Initially, Brylle thought the sport was easy since he thought all that entailed was paddling. “But it’s not easy. You need a lot of teamwork and a focused mindset.”
Being in the team helped Brylle in accepting life’s turns. The encouragement of the team made him more confident in his skin and has helped him accept himself. “In the outside world, so many would discriminate against you for being an amputee, disabled na. But actually, all is fair. What others can do, we’re capable of as well,” he said. “Now, I’m no longer embarrassed to walk with crutches in public places because I only have one leg. I’m confident with myself because I’ve accepted who I am.”

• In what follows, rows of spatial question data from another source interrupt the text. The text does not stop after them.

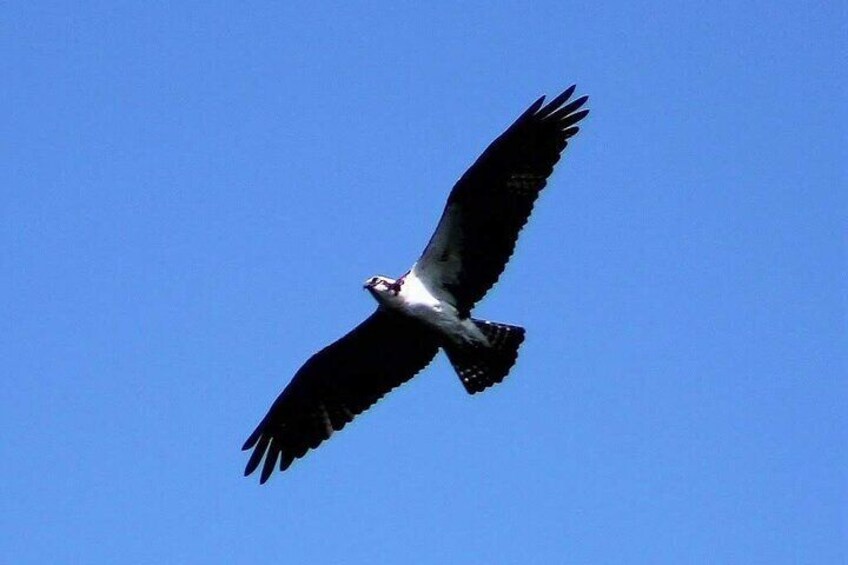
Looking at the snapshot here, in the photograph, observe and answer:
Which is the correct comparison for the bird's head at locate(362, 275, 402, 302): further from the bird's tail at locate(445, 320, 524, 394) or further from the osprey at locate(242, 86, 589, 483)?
the bird's tail at locate(445, 320, 524, 394)

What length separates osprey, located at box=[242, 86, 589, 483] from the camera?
1525 cm

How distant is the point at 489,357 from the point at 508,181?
200cm

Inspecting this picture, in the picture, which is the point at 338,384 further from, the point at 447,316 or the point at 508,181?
the point at 508,181

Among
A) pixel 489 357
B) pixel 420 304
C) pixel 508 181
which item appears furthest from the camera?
pixel 489 357

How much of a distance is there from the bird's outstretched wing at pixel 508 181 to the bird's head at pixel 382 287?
1.84 ft

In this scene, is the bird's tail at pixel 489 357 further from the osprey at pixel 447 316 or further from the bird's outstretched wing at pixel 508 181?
the bird's outstretched wing at pixel 508 181

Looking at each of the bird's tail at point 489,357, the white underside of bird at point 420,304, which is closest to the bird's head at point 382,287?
the white underside of bird at point 420,304

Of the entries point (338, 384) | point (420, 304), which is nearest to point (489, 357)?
point (420, 304)

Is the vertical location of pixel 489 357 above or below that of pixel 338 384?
below

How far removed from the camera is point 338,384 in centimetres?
1688

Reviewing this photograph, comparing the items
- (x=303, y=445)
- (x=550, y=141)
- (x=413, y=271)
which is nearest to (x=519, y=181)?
(x=550, y=141)

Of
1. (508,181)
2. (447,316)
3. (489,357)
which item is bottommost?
(489,357)

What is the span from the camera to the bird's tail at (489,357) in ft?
52.0

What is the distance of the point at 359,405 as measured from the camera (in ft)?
55.4
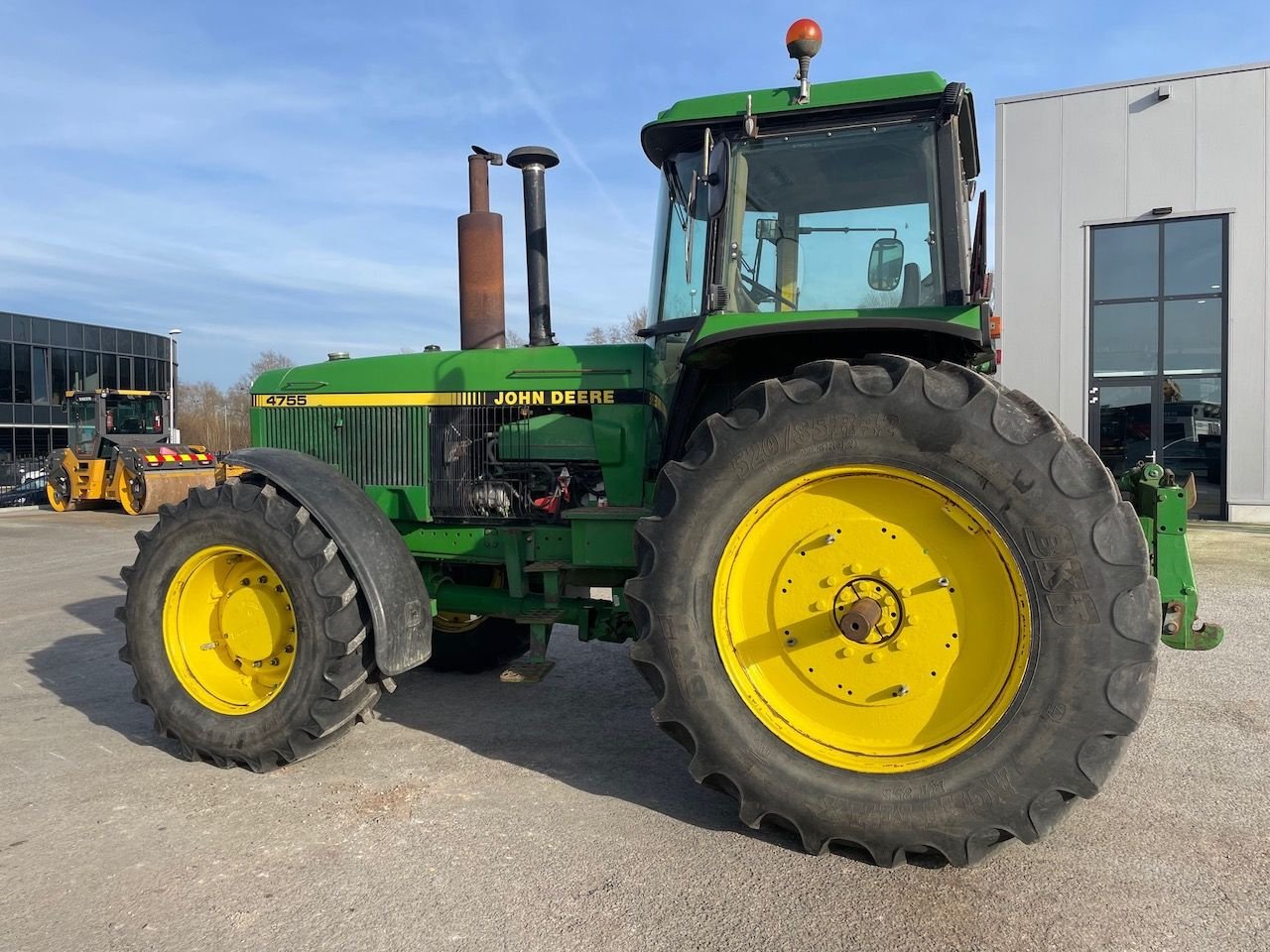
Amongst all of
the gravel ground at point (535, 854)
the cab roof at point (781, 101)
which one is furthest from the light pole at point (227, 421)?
the cab roof at point (781, 101)

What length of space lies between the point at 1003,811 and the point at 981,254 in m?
2.05

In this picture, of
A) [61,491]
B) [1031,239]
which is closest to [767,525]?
[1031,239]

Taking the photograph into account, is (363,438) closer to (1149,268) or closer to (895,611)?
(895,611)

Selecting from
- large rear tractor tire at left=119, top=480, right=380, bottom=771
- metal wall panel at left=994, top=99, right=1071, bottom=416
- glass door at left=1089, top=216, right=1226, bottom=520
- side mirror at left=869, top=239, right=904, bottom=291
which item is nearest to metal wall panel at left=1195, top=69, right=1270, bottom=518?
glass door at left=1089, top=216, right=1226, bottom=520

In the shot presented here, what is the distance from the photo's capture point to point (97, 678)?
16.4ft

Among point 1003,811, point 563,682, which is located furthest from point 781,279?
point 563,682

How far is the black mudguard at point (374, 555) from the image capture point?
3391 mm

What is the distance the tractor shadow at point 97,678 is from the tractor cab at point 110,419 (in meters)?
13.0

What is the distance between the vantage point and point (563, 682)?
190 inches

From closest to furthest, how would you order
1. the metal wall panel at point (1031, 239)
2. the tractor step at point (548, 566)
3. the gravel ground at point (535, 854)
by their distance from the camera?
the gravel ground at point (535, 854) < the tractor step at point (548, 566) < the metal wall panel at point (1031, 239)

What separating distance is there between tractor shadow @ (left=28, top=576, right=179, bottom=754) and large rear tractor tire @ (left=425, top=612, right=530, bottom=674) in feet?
4.75

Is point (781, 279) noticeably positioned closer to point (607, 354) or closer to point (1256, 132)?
point (607, 354)

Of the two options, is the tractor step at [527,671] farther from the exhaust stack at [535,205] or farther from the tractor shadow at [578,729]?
the exhaust stack at [535,205]

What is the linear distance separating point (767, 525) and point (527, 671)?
129 centimetres
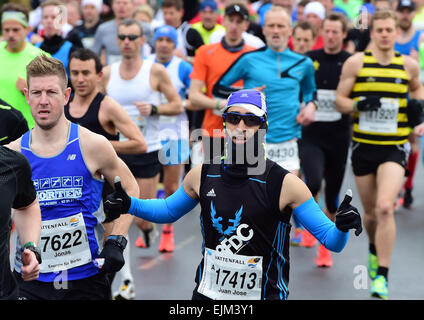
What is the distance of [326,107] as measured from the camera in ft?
26.3

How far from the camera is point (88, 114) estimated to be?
587cm

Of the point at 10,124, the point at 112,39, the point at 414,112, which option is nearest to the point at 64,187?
the point at 10,124

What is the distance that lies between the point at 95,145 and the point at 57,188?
0.32m

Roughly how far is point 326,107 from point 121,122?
2787 mm

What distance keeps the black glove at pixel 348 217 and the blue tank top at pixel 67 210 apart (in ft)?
5.09

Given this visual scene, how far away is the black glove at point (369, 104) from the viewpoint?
22.7 ft

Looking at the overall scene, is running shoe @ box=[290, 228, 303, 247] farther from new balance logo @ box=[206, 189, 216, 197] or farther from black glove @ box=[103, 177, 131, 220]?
black glove @ box=[103, 177, 131, 220]

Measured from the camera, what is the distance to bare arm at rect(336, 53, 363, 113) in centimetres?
710

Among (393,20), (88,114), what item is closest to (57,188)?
(88,114)

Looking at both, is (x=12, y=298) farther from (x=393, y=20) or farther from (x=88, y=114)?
(x=393, y=20)

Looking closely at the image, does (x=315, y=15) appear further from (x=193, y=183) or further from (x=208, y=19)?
(x=193, y=183)

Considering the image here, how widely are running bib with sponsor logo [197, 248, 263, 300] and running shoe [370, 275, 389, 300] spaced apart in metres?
2.64

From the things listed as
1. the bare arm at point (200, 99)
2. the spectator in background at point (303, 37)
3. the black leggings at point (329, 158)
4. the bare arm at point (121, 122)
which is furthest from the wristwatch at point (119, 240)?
the spectator in background at point (303, 37)
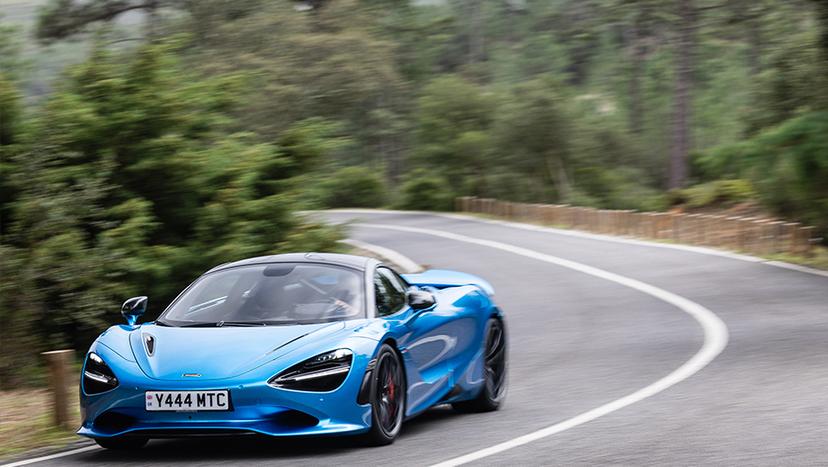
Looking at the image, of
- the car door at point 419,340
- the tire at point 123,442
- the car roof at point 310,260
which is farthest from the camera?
the car roof at point 310,260

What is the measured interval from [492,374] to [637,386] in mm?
1567

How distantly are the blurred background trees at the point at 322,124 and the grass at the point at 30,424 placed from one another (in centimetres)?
212

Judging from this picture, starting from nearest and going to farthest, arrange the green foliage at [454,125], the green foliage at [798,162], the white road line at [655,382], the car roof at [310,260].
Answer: the white road line at [655,382] < the car roof at [310,260] < the green foliage at [798,162] < the green foliage at [454,125]

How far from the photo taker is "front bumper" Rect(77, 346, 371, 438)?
777 cm

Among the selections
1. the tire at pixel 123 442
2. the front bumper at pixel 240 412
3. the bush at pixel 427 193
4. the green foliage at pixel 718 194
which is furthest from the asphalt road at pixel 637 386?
the bush at pixel 427 193

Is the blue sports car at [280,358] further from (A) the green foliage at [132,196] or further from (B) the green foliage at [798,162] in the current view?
(B) the green foliage at [798,162]

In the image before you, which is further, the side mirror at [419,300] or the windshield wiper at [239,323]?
the side mirror at [419,300]

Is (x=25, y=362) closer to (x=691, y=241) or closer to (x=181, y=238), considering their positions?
(x=181, y=238)

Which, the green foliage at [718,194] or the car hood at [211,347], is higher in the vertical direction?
the car hood at [211,347]

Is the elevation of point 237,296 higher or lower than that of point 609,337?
higher

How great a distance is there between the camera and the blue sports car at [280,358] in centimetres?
780

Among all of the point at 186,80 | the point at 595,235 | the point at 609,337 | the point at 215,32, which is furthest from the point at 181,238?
the point at 215,32

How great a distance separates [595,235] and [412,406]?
32.8 m

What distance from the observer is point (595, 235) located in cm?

Marvelous Bjorda is the only blind member of the dragon boat team. Being visually impaired, Marvelous had a hard time adjusting to the sport at first, even breaking a few paddles. But his willingness to learn and positive attitude made him push himself to be better.
“Dragon boat is hard, but it’s habit-forming. I want to keep on coming back. The body longs for dragon boating,” said Marvelous, whose biggest weakness is synchronization, but that never stops him. It pushes him to improve, and every training day, he just keeps on getting better and better. “I’ve learned to maintain speed, then proper counting. I myself would count so I won’t be out of sync. Also, you need to feel the water,” he said.
When Vern Faustrilla, a polio survivor, first rode on the dragon boat, he never thought the sport would be as tough as it was. But he loved it. “What makes this intense is the competition. Our opponents aren’t like us. It’s very challenging,” he said.
Vern is beyond grateful to have found a new family in dragon boat. It made him a better person. “When I wasn’t doing dragon boat, I stopped working. When I did, I just stayed in the house, selling goods. I’d just sit, look a the cell phone, I got lazy. When I joined, my lifestyle changed,” he said. My laziness disappeared. And I left my vices. Also, I’m no longer shy. I now have self-confidence.”
Today, the PADS Adaptive Dragon Boat Racing Team is preparing for competitions in the upcoming months, including one in happening in Boracay on April 20-22 as well as one in Hong Kong, organized by the Hong Kong International Federation, where they will be representing the Philippines against eight other PWD teams from other countries. It’s such an exciting time for the whole team.
“We’re here for two things: one, is to expose the paddlers with disabilities and also for them to provide awareness to the people surrounding them and the sporting community, and two, we’re here to compete and conquer the sport so we want to be competitive as any other team and exceed expectations,” JP said.
PADS is in partnership with the Sports Performance and Rehabilitation (SPR) in preparing their dragon boat athletes with fitness and core training. At Citigym, they do their individual styles of training, which are made to fit in each body type. SPR physical therapist Lyza Venice said that before they started training, they had to undergo individual functional assessment to determine each member’s capacity in exercising.
The land training is a lot like circuit training, except they had to modify it to fit each member’s disability so to hit the target muscles. “Our conditioning is more on strength for muscle endurance and then cardio endurance. We also do mobility exercises, especially for the hips, core and back,” Lyza said.
The SPR team also taught them basic hip mobility and stretching exercises that each athlete could do by themselves.
Before going to sea, the team practices at the pool to get the feel of the paddle wading through water. This is also endurance training, applying all the muscles that they trained at the gym and working it out.
This is the real deal. At least a month before a competition, the team assembles at the Cebu Yacht Club, where they rent out a dragon boat for training, at 4:30 a.m. from Monday to Friday. At the start, they do stretching and warm-ups before going into the water. They train for about an hour in the water.